A Differentially Private Decision Forest

Fletcher, S. and Islam, M.Z.

    With the ubiquity of data collection in today’s society, protecting each individual’s privacy is a growing concern. Differential Privacy provides an enforceable definition of privacy that allows data owners to promise each individual that their presence in the dataset will be almost undetectable. Data Mining techniques are often used to discover knowledge in data, however these techniques are not differentially privacy by default. In this paper, we propose a differentially private decision forest algorithm that takes advantage of a novel theorem for the local sensitivity of the Gini Index.

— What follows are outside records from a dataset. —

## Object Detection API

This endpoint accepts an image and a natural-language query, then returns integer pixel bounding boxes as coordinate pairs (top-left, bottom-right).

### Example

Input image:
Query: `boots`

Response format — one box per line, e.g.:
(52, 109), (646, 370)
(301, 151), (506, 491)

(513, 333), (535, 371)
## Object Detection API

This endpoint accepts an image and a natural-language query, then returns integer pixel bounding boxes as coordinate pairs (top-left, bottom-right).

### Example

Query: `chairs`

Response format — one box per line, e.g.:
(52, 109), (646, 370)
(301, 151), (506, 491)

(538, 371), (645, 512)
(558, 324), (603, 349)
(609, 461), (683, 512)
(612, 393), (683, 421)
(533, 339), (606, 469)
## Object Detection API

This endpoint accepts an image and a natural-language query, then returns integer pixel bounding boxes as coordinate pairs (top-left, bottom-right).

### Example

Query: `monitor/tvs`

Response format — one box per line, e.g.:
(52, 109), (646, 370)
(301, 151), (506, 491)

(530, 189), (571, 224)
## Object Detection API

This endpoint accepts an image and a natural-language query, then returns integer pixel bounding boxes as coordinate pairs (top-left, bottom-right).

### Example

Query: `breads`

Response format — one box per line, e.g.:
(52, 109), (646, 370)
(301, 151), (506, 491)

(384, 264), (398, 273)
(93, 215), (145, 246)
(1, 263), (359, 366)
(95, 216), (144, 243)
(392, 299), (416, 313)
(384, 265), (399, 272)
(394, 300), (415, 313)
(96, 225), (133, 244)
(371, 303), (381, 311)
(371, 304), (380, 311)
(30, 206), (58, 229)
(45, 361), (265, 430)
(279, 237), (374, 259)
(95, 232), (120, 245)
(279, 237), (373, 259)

The Gini Index plays an important role in building a decision forest, and the sensitivity of it’s equation dictates how much noise needs to be added to make the forest be differentially private. We prove that the Gini Index can have a substantially lower sensitivity than that used in previous work, leading to superior empirical results. We compare the prediction accuracy of our decision forest to not only previous work, but also to the popular Random Forest algorithm to demonstrate how close our differentially private algorithm can come to a completely non-private forest.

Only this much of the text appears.